Sunday, 22 July 2018

Another Goshawk - Honey-buzzard encounter

Honey-buzzard above, Goshawk below,
showing general spatial relationship
during flight. 17.vii.18. N Apennines.
A few days ago (17 July 2018) I was sitting on a high rock up on the watershed ridge, about half a kilometre from my usual 'white scar' watchpoint, and a little higher, with a panoramic view over the main valley here.  I was looking primarily for Honey-buzzards in flight, in a period when breeding birds should be making food deliveries to their nest.  Goshawks were somewhat 'off the radar' because I had not seen or heard one, apart from the distant glimpse reported in the previous post, since late June.

Just after noon I spotted a distant raptor as it rose above the skyline, then a second close below it.  The first was certainly a Honey-buzzard, a very pale bird circling unusually briskly.  My impression of the second was of another medium-large raptor, dark above and pale below, and showing a large white area around the tail base which immediately suggested the  untertail coverts of a Goshawk, always so eye-catching when flared.  The distance, estimated between 1 and 1.5 km, did not allow me to see much detail through 8x binoculars (I don't use a scope), but the second bird was not moving as might be expected for a Goshawk and I realised it was carrying some substantial prey item, perhaps mainly white.  It soon moved back down below the skyline and flew fast but with laboured wingbeats as it descended out of sight into the head of one of the smaller side valleys.  The Honey-buzzard followed the same general course, keeping 50-100 metres above the second bird.

The narrative I immediately concocted in my head was that the second bird was a Goshawk that had snatched a recently hatched Honey-buzzard chick from the nest, and was carrying it back to its own young (Goshawks seem consistently to breed relatively late here, with young flying in late July).

This little story is entirely plausible, but I did not see the actual predation event, and the images I got of the distant birds behind heat haze certainly do not contain any useful details on the hawk's prey, so I'll never know for sure if my script is accurate.  Perhaps the proximity of first and second birds was just chance?  More prosaically, perhaps the Goshawk prey was someone's white chicken?

Nevertheless, I'm almost convinced: I have never seen a Honey-buzzard follow a Goshawk while flying in such an erratic and seemingly agitated way, surely (?) consistent with being a recently-deprived parent.
####################
- Using the information
a) In the post about the Goshawk and Honey-buzzard encounter, how far away were the two birds estimated to be?
b) From the Goshawk and Honey-buzzard post, reproduce the passage that begins at the words "The narrative I" and stops after "in late July).".
c) Say whether each statement agrees with the Goshawk and Honey-buzzard post, and back each answer with the deciding words quoted from the text: (i) The writer watched the Goshawk seize its prey. (ii) The Honey-buzzard flew higher than the second bird as both descended. (iii) The writer observed the birds through a scope.

- The data
####################
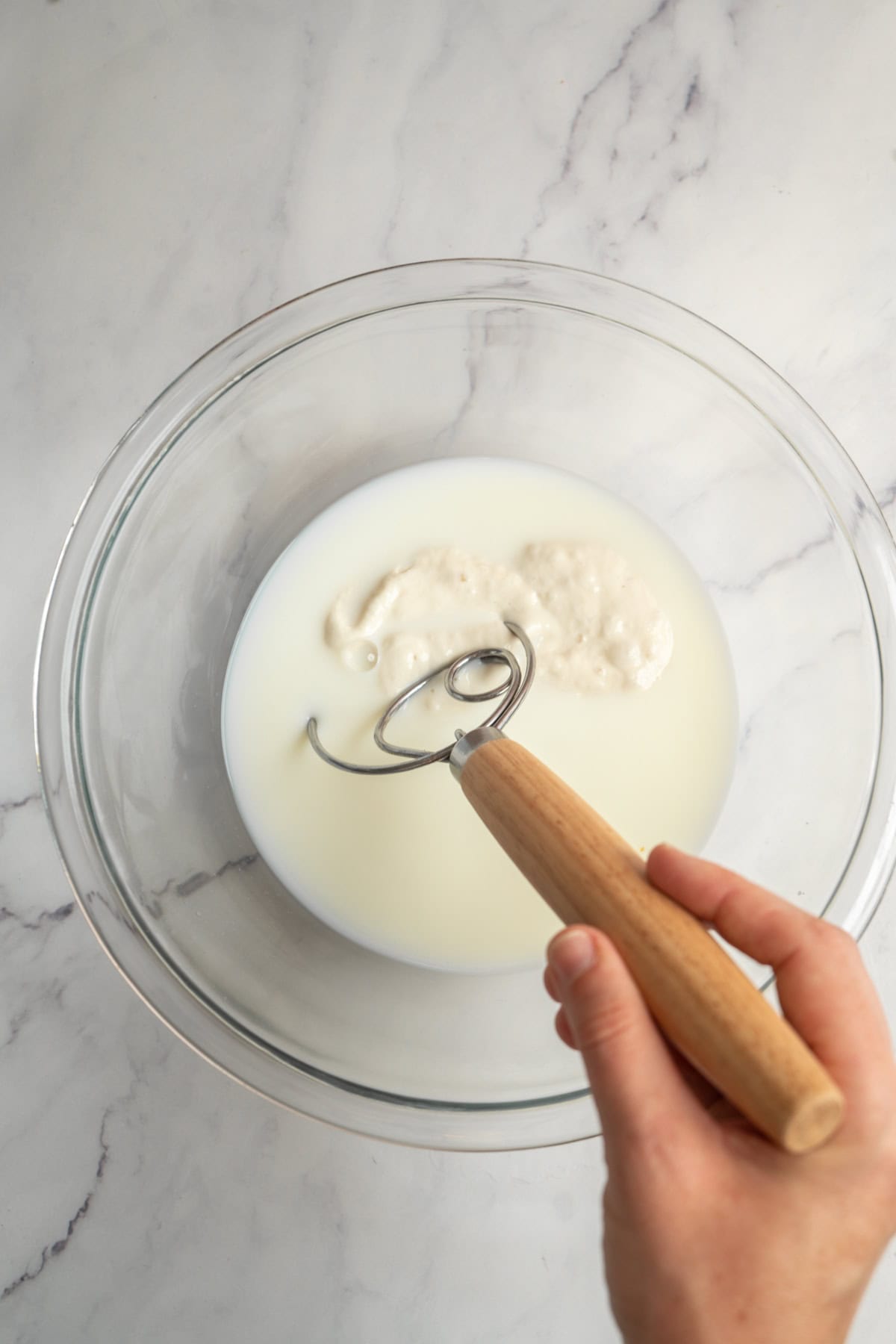 A hand holding a dough whisk stirs sourdough starter and milk in a clear glass bowl on a white marble surface.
####################
- Solutions to the exercise
a) Between 1 and 1.5 km.

b)
The narrative I immediately concocted in my head was that the second bird was a Goshawk that had snatched a recently hatched Honey-buzzard chick from the nest, and was carrying it back to its own young (Goshawks seem consistently to breed relatively late here, with young flying in late July).

c)
(i) No: "I did not see the actual predation event"
(ii) Yes: "keeping 50-100 metres above the second bird"
(iii) No: "I don't use a scope"